In the presented study a lab scale lean-premixed annular combustor comprising different axial and azimuthal patterns of dampers as well as several symmetrical and unsymmetrical damper placement patterns is investigated in five steps:
In the first step the number of the dampers is increased considering only optimal distributions obtained from literature. As a result a nearly linear increase of damping with the number of dampers is observed.
Second, other damper patterns are examined, which perform worse than the ideal distributions. It can be seen that a mode split can lead to differing damping rates of the two decomposed modes. In the worst case one of the modes isn’t damped any stronger than in the baseline measurement without any dampers.
A number of selected representative circumferential damper patterns is investigated at two axial locations.
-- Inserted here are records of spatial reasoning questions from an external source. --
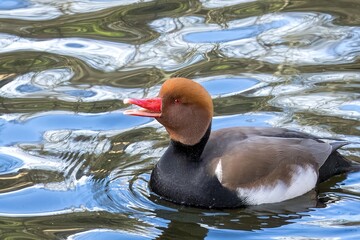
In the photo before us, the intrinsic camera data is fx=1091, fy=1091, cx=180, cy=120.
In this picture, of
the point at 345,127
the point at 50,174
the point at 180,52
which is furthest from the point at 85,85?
the point at 345,127

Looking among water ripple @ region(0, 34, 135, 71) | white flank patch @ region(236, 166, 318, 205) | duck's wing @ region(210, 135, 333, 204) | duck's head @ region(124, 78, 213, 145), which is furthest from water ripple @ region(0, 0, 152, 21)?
white flank patch @ region(236, 166, 318, 205)

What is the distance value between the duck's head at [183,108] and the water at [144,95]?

It is generally observed that the axial position has an influence on damper performance as the upstream configurations with dampers in the flame region perform better than the downstream configurations.
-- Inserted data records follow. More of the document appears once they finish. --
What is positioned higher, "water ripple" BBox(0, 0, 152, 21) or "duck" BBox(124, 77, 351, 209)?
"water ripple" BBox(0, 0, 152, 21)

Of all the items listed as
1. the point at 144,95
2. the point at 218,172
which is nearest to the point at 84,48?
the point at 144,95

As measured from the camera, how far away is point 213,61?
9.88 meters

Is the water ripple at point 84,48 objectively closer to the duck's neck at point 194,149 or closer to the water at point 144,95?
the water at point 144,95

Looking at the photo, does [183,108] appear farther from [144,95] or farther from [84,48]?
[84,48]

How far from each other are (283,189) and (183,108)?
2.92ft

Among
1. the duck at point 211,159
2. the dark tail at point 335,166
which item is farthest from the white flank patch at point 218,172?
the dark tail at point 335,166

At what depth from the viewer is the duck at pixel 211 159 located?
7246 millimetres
Using an optimum configuration with four dampers equally distributed around the circumference the increase of the window of operation of the annular combustor test rig in terms of equivalence ratio and thermal power is demonstrated.
The azimuthal distribution of the dynamic pressure amplitude of the annular combustor test rig is determined and compared with the local damping rate. A correlation can be found which reveals that already very moderate damping rates lead to very low dynamic pressure amplitudes.